> Source:
Employer contributions for the PE and SoCalGas plans are partially
funded by the Pacific Enterprises Employee Stock Ownership Plan
and Trust. Annual expense for the savings plans was $8 million in
1998, 1997 and 1996.

Employee Stock Ownership Plan

The Pacific Enterprises Employee Stock Ownership Plan and Trust
(Trust) covers substantially all employees of PE and SoCalGas and
is used to partially fund their retirement savings plan programs.
All contributions to the Trust are made by the Company, and there
are no contributions made by the participants. As the Company
makes contributions to the Trust, the Trust debt service is paid
and shares are released in proportion to the total expected debt
service.

Compensation expense is charged and equity is credited for the
market value of the shares released. Income-tax deductions are
allowed based on the cost of the shares. Dividends on unallocated
shares are used to pay debt service and are charged against
liabilities. The Trust held 3.1 and 3.3 million shares of Sempra
Energy common stock, with fair values of $77.9 million and $80.3
million at December 31, 1998, and 1997, respectively.

NOTE 8: STOCK-BASED COMPENSATION

Sempra Energy has stock-based compensation plans that align
employee and shareholder objectives related to Sempra Energy's
long-term growth. The long-term incentive stock compensation plan
provides for aggregate awards of Sempra Energy non-qualified stock
options, incentive stock options, restricted stock, stock
appreciation rights, performance awards, stock payments or dividend
equivalents to eligible employees of Sempra Energy and its
subsidiaries.
In 1995, Statement of Financial Accounting Standards (SFAS)
No. 123, "Accounting for Stock-Based compensation," was issued. It
encourages a fair-value-based method of accounting for stock-based
compensation. As permitted by SFAS No. 123, Sempra Energy and its
subsidiaries adopted its disclosure-only requirements and continue
to account for stock-based compensation in accordance with the
provisions of accounting Principles Board Opinion No. 25,
"Accounting for Stock Issued to Employees."
To the extent that subsidiary employees participate in the
plans or that subsidiaries are allocated a portion of Sempra
Energy's costs of the plans, the subsidiaries record an expense for
the plans. PE recorded expenses of $8 million in 1998, $17 million
in 1997 and $6 million in 1996.

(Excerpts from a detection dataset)

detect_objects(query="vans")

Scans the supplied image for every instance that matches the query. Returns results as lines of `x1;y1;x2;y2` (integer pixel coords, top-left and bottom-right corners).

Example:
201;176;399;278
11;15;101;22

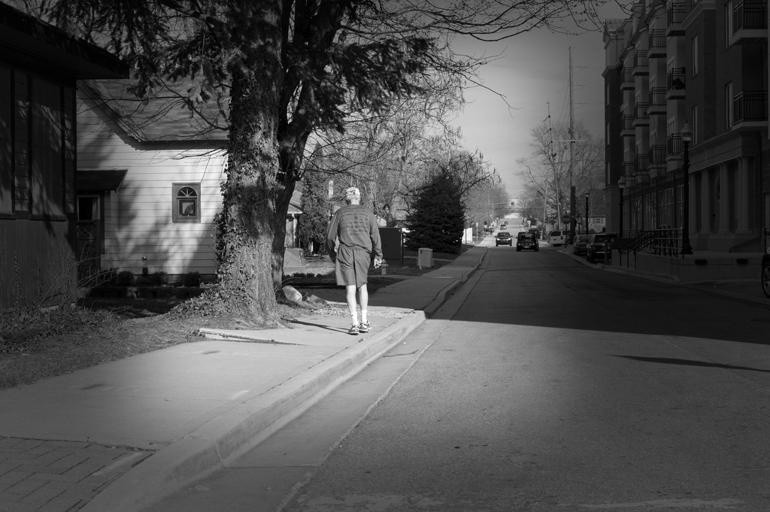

> Your tasks:
1. According to the benefit-plan notes, how many shares of Sempra Energy common stock did the Trust hold at December 31, 1998?
2. List every type of award that the long-term incentive stock compensation plan provides for, as named in the benefit-plan notes.
3. Pick up the benefit-plan notes after their final sentence and carry them forward.

> Responses by task:
1. 3.1 million shares

2.
- Non-qualified stock options
- Incentive stock options
- Restricted stock
- Stock appreciation rights
- Performance awards
- Stock payments
- Dividend equivalents

3.
NOTE 9: FINANCIAL INSTRUMENTS

Fair Value

The fair values of the Company's financial instruments are not
materially different from the carrying amounts, except for long-
term debt and preferred stock. The carrying amounts and fair values
of long-term debt are $1.2 billion each at December 31, 1998, and
$1.3 billion each at December 31, 1997. The carrying amounts and
fair values of the combined preferred stock and preferred stock of
subsidiaries are $100 million and $77 million, respectively, at
December 31, 1998, and $175 million and $157 million, respectively,
at December 31, 1997. The fair values of the first-mortgage bonds
and preferred stock are estimated based on quoted market prices for
them or for similar issues. The fair values of long-term notes
payable are based on the present value of the future cash flows,
discounted at rates available for similar notes with comparable
maturities.

Off-Balance-Sheet Financial Instruments

The Company's policy is to use derivative financial instruments to
manage its exposure to fluctuations in interest rates, foreign-
currency exchange rates and energy prices. Transactions involving
these financial instruments expose the Company to market and credit
risks which may at times be concentrated with certain
counterparties, although counterparty nonperformance is not
anticipated.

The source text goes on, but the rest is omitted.